* TASK GOAL: Extract the data below word for word, starting at the line that contains "Studying the photo" and ending at the last line of the data, with both of those lines included.

------ DATA SUPPLIED

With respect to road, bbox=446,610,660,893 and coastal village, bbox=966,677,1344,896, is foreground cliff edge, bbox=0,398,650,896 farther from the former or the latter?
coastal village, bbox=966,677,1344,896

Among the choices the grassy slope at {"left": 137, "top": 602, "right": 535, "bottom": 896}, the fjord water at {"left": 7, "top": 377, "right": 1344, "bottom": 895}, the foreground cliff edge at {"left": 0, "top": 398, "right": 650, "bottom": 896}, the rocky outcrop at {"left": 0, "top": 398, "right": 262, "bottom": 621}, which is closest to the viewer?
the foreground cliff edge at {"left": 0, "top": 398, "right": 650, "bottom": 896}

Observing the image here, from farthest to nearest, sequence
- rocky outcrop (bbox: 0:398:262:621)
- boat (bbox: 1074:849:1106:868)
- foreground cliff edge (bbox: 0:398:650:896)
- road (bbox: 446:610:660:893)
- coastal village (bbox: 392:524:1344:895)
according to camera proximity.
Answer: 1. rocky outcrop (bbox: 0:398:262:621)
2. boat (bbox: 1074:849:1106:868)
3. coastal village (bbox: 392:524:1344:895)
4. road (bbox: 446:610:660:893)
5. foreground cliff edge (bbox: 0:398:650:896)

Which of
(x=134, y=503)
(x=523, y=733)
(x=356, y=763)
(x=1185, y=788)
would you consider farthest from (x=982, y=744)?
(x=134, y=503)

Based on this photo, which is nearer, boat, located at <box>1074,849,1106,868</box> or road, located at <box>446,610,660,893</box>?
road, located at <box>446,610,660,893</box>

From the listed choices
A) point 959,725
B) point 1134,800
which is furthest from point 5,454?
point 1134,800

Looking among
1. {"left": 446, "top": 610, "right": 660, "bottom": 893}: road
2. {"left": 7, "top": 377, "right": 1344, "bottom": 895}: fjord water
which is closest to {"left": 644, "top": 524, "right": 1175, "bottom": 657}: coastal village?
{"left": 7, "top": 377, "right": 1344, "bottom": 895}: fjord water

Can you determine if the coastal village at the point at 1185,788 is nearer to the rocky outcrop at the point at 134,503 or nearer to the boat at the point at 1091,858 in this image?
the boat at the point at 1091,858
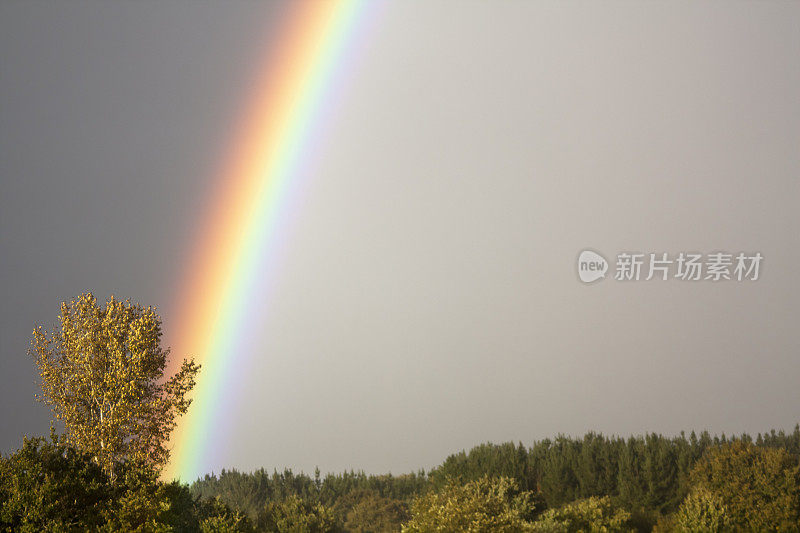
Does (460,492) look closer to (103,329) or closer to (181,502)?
(181,502)

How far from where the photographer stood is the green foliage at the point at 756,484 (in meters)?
51.6

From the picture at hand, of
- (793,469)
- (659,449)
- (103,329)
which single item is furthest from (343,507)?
(103,329)

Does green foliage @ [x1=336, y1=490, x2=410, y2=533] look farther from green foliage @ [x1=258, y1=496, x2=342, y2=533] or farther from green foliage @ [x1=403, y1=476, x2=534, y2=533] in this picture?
green foliage @ [x1=403, y1=476, x2=534, y2=533]

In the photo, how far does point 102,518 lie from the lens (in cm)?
2950

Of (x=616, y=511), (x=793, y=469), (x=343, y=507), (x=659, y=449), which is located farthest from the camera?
(x=343, y=507)

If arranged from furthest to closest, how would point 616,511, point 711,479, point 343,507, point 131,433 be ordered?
point 343,507
point 711,479
point 616,511
point 131,433

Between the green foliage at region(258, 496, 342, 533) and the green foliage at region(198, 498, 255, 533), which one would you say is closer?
the green foliage at region(198, 498, 255, 533)

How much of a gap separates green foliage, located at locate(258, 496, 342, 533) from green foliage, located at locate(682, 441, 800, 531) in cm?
2585

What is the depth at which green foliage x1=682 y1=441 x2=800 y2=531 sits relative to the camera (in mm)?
51625

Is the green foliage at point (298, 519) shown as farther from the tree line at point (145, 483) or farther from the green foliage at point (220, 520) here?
the green foliage at point (220, 520)

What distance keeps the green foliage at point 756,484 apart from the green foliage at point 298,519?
25852mm

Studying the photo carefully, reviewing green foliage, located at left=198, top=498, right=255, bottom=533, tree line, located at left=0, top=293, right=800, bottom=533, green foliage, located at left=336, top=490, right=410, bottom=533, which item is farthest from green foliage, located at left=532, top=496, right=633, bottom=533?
green foliage, located at left=336, top=490, right=410, bottom=533

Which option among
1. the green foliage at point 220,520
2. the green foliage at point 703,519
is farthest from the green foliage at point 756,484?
the green foliage at point 220,520

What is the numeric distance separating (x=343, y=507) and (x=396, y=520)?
12.2 metres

------------

* TASK OUTPUT:
Studying the photo carefully, reviewing green foliage, located at left=198, top=498, right=255, bottom=533, tree line, located at left=0, top=293, right=800, bottom=533, green foliage, located at left=336, top=490, right=410, bottom=533, which item is farthest from green foliage, located at left=532, top=496, right=633, bottom=533?
green foliage, located at left=336, top=490, right=410, bottom=533

Which option among
1. the green foliage at point 220,520
2. the green foliage at point 703,519
is farthest from the green foliage at point 756,484?
the green foliage at point 220,520

What is the numeric distance separating (x=343, y=507) and (x=396, y=520)?
12.2 metres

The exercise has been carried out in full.